Rewrite everything from the line containing "When reviewing point" down to the end of the data, with "dirt arena ground" changed to "sandy arena floor" and nothing else altered.

┌─ Supplied entries

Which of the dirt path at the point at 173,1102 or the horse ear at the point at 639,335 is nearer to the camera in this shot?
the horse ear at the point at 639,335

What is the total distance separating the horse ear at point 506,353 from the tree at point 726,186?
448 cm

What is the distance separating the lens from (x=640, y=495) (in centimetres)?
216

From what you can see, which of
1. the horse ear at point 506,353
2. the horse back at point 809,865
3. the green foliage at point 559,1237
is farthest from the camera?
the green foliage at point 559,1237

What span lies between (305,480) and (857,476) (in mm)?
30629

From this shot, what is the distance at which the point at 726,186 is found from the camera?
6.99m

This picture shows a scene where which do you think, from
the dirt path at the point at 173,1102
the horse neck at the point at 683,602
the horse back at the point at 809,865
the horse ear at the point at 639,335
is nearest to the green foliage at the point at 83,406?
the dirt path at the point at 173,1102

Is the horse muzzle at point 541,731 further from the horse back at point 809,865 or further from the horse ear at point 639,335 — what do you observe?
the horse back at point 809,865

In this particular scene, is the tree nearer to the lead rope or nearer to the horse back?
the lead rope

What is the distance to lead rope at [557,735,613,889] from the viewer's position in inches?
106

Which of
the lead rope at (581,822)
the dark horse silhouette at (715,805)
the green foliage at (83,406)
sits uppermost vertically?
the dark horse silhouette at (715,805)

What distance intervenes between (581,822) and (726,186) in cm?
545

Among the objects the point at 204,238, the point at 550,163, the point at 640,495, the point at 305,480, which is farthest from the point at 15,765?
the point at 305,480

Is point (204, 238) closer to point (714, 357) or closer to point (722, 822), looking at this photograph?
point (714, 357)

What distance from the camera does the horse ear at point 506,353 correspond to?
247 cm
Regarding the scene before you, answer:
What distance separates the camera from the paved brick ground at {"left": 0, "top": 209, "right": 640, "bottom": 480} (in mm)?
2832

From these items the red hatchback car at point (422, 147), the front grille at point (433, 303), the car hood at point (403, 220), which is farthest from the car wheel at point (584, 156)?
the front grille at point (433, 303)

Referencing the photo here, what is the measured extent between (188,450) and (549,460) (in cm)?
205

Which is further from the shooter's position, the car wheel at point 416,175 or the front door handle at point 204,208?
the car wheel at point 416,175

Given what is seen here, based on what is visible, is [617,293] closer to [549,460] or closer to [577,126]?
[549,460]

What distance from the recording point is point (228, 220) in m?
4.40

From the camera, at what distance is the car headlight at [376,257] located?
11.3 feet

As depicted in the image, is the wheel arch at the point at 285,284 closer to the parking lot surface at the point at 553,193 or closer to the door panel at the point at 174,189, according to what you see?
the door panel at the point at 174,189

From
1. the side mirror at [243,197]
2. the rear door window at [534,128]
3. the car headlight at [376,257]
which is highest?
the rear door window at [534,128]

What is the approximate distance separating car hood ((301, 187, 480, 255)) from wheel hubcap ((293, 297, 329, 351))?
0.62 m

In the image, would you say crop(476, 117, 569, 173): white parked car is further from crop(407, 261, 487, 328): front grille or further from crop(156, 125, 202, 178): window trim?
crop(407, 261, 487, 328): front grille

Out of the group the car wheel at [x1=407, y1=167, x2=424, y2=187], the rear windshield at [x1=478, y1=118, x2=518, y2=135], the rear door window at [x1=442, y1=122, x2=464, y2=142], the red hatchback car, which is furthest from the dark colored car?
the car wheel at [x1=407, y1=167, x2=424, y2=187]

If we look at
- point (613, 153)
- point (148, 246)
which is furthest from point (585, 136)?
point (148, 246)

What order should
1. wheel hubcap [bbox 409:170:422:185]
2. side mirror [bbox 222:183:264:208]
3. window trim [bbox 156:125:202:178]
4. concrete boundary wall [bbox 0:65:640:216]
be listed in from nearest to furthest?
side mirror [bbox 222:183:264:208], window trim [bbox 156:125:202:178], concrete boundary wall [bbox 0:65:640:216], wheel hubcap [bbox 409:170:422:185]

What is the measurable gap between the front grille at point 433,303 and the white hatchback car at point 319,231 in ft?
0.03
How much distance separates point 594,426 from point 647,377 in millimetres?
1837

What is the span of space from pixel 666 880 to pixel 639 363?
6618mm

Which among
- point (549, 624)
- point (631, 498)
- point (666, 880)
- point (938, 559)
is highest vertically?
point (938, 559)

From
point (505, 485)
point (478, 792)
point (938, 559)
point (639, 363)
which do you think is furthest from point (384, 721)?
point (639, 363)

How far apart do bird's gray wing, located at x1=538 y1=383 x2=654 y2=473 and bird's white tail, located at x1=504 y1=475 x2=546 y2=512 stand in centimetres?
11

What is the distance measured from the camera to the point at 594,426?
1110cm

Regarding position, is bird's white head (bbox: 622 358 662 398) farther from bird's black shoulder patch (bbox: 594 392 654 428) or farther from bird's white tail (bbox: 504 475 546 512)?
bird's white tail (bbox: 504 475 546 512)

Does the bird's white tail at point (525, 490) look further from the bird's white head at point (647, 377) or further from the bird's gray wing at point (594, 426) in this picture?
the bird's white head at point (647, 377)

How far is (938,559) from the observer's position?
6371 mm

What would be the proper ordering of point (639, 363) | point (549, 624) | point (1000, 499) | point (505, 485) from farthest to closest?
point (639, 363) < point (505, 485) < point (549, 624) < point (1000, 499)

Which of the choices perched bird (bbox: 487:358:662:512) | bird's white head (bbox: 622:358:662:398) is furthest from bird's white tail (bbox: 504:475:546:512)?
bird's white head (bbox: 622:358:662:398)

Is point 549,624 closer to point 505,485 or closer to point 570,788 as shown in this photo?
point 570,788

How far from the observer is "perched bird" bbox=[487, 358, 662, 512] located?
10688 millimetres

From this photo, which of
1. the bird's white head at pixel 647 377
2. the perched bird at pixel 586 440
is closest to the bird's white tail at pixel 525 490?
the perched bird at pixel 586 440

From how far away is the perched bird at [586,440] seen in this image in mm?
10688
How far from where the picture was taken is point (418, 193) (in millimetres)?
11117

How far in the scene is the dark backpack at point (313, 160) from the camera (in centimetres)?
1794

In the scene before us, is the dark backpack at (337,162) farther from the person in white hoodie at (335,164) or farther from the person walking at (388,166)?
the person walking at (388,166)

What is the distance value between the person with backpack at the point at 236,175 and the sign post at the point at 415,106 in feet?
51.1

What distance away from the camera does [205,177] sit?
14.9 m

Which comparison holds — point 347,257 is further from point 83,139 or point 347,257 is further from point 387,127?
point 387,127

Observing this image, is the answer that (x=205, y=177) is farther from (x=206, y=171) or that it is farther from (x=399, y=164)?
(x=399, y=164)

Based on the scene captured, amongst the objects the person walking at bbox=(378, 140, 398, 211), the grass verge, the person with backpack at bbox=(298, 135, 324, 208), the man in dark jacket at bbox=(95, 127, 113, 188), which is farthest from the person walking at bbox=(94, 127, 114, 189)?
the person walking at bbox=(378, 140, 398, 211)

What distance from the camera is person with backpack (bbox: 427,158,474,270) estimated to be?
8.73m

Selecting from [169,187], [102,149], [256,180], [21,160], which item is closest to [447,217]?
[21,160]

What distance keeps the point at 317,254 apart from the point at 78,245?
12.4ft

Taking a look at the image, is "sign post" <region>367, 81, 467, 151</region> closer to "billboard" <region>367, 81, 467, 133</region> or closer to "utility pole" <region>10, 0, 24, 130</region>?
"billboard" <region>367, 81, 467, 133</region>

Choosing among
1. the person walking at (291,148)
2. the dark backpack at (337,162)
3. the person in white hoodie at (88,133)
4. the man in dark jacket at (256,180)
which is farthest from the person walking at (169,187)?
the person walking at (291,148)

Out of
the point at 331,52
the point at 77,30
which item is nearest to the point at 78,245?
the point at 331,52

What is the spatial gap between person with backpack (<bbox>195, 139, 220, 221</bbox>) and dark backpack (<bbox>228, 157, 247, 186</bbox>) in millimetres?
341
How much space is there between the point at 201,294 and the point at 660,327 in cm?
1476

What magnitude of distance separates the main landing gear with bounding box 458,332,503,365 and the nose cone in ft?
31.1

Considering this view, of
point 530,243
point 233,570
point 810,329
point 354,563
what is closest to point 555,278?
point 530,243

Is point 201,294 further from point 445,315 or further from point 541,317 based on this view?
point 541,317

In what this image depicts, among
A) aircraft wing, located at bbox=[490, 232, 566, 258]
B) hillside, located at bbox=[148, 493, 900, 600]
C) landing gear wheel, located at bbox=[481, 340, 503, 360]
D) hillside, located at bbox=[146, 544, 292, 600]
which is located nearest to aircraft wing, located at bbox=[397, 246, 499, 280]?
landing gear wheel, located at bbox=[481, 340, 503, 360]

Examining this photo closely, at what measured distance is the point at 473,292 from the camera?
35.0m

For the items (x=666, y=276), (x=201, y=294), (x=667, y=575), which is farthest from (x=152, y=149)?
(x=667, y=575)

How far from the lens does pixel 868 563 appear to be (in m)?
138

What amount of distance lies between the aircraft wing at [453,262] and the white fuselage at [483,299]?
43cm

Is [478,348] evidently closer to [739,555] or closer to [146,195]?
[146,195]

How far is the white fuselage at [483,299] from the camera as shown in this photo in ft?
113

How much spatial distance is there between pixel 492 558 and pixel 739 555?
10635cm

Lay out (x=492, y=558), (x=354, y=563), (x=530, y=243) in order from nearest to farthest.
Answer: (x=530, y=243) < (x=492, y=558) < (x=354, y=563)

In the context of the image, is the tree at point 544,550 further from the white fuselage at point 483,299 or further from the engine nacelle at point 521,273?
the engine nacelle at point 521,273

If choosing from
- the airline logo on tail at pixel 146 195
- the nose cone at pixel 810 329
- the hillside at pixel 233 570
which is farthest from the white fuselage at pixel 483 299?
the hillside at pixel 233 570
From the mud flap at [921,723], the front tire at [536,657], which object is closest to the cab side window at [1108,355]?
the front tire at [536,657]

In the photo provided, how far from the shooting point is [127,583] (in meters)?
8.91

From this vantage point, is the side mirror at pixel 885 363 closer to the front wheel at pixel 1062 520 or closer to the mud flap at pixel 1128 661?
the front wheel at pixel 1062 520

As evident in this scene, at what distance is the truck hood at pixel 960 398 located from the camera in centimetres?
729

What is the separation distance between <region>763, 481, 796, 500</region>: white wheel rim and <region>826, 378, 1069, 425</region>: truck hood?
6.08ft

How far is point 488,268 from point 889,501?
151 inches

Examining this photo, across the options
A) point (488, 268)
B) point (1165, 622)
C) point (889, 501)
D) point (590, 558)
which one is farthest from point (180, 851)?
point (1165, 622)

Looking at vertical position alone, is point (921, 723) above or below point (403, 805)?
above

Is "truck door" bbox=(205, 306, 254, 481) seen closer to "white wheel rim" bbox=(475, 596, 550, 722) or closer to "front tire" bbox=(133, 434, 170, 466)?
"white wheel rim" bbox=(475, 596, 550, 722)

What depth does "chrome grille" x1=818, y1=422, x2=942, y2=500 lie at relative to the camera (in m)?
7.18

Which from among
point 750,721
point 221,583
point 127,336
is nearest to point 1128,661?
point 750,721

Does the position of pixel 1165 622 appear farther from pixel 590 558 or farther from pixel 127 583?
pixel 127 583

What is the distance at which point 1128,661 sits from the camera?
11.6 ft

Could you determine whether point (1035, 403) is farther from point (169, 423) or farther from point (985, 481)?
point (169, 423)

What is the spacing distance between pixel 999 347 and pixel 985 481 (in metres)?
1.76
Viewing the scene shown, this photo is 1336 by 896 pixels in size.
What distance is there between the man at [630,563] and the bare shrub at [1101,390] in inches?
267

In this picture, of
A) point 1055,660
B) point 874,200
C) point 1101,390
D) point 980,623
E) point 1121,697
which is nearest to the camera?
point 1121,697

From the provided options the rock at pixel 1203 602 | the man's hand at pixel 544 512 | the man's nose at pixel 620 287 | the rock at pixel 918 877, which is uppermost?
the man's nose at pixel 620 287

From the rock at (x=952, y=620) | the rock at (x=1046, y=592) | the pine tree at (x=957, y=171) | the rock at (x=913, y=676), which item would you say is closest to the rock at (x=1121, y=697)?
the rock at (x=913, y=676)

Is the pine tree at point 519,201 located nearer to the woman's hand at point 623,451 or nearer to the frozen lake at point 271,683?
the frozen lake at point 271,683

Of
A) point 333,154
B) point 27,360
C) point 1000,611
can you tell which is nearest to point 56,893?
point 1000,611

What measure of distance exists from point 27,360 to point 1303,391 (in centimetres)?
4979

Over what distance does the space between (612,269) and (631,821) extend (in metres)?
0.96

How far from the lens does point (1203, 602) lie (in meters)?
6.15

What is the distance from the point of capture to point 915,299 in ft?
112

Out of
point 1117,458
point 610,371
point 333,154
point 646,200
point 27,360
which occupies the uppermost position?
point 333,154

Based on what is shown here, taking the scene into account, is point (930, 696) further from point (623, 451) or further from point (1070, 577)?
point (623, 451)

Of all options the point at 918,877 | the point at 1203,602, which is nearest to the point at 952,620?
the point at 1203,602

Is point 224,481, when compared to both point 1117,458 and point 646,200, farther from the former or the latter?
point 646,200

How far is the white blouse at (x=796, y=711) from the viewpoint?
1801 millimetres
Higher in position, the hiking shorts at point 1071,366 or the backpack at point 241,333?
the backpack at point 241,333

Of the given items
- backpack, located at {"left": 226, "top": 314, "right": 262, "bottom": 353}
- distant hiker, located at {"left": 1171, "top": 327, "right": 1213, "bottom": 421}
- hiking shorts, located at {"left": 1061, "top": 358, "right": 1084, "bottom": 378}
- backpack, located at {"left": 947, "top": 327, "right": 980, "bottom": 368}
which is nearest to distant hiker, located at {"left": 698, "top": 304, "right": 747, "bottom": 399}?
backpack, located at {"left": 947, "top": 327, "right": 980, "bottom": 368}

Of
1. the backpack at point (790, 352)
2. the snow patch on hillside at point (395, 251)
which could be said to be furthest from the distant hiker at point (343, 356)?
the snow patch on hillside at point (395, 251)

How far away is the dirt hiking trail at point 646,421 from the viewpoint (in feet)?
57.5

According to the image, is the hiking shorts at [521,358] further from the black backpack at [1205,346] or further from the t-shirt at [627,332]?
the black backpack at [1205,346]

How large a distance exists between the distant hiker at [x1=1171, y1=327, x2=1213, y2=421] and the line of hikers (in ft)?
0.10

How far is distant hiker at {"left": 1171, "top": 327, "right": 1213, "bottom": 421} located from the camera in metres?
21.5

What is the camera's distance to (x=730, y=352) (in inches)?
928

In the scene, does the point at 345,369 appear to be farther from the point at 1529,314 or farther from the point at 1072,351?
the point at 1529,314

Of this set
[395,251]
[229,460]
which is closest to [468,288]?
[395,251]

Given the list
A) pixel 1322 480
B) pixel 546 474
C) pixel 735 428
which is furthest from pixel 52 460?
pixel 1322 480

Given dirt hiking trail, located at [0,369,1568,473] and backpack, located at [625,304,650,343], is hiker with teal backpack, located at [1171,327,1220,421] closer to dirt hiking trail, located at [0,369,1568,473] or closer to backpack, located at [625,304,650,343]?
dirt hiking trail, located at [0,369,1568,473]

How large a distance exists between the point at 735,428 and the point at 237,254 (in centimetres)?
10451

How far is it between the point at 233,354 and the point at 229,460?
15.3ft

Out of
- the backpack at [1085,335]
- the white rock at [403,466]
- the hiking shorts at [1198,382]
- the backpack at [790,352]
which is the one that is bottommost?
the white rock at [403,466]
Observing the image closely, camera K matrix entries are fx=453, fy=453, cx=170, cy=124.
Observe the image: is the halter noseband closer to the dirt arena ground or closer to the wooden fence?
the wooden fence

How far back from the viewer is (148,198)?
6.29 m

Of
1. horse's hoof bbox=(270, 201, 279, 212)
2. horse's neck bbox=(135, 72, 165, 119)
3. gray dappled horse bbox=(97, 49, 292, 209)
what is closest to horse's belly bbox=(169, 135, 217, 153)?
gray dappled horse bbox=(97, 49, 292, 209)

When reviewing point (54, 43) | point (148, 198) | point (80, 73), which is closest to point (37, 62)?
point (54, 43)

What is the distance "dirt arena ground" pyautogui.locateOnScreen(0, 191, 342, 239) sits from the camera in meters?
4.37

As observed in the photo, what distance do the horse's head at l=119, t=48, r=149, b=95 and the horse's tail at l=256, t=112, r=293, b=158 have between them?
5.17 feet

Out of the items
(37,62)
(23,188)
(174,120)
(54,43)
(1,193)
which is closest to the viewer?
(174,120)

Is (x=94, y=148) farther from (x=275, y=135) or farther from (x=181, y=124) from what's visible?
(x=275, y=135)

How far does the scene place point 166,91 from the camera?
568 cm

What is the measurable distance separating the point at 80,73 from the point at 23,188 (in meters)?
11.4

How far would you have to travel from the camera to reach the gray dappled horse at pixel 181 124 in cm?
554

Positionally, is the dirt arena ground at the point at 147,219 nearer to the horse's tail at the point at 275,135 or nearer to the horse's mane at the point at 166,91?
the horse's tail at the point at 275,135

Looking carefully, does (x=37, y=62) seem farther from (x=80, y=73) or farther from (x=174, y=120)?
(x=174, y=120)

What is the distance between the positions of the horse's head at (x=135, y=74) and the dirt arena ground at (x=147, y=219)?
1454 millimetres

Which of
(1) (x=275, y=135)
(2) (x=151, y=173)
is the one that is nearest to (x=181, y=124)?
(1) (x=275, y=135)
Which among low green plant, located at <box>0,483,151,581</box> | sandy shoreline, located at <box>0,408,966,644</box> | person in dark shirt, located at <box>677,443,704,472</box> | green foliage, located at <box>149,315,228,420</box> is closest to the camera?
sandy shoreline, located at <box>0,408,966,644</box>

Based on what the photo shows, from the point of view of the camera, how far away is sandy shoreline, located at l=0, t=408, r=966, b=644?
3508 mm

└─

=== The response ===
When reviewing point (54, 43) | point (148, 198) | point (80, 73), which is closest to point (37, 62)?
point (54, 43)

What is the distance "sandy arena floor" pyautogui.locateOnScreen(0, 191, 342, 239) sits from the camera in meters?
4.37

As observed in the photo, what distance do the horse's head at l=119, t=48, r=149, b=95 and the horse's tail at l=256, t=112, r=293, b=158 have between them?
5.17 feet

Out of the items
(37,62)
(23,188)
(174,120)
(54,43)
(1,193)
which is closest to the viewer?
(174,120)

Is (x=94, y=148) farther from (x=275, y=135) or farther from (x=181, y=124) from what's visible?
(x=275, y=135)

How far does the scene place point 166,91 from the camera?
568 cm

What is the measurable distance separating the point at 80,73 from the point at 23,188 (in meters)?
11.4

How far would you have to travel from the camera to reach the gray dappled horse at pixel 181 124 in cm?
554

Positionally, is the sandy arena floor at the point at 147,219 nearer to the horse's tail at the point at 275,135 or nearer to the horse's mane at the point at 166,91?
the horse's tail at the point at 275,135

Looking carefully, does (x=37, y=62) seem farther from (x=80, y=73) or farther from (x=174, y=120)?
(x=174, y=120)

What is the distance between the positions of the horse's head at (x=135, y=74) and the sandy arena floor at (x=147, y=219)?
1454 millimetres

Which of
(1) (x=275, y=135)
(2) (x=151, y=173)
is the one that is nearest to (x=181, y=124)?
(1) (x=275, y=135)
Which among low green plant, located at <box>0,483,151,581</box> | sandy shoreline, located at <box>0,408,966,644</box> | person in dark shirt, located at <box>677,443,704,472</box> | green foliage, located at <box>149,315,228,420</box> is closest to the camera?
sandy shoreline, located at <box>0,408,966,644</box>

Based on what the photo shows, from the point of view of the camera, how far away is sandy shoreline, located at l=0, t=408, r=966, b=644?
3508 mm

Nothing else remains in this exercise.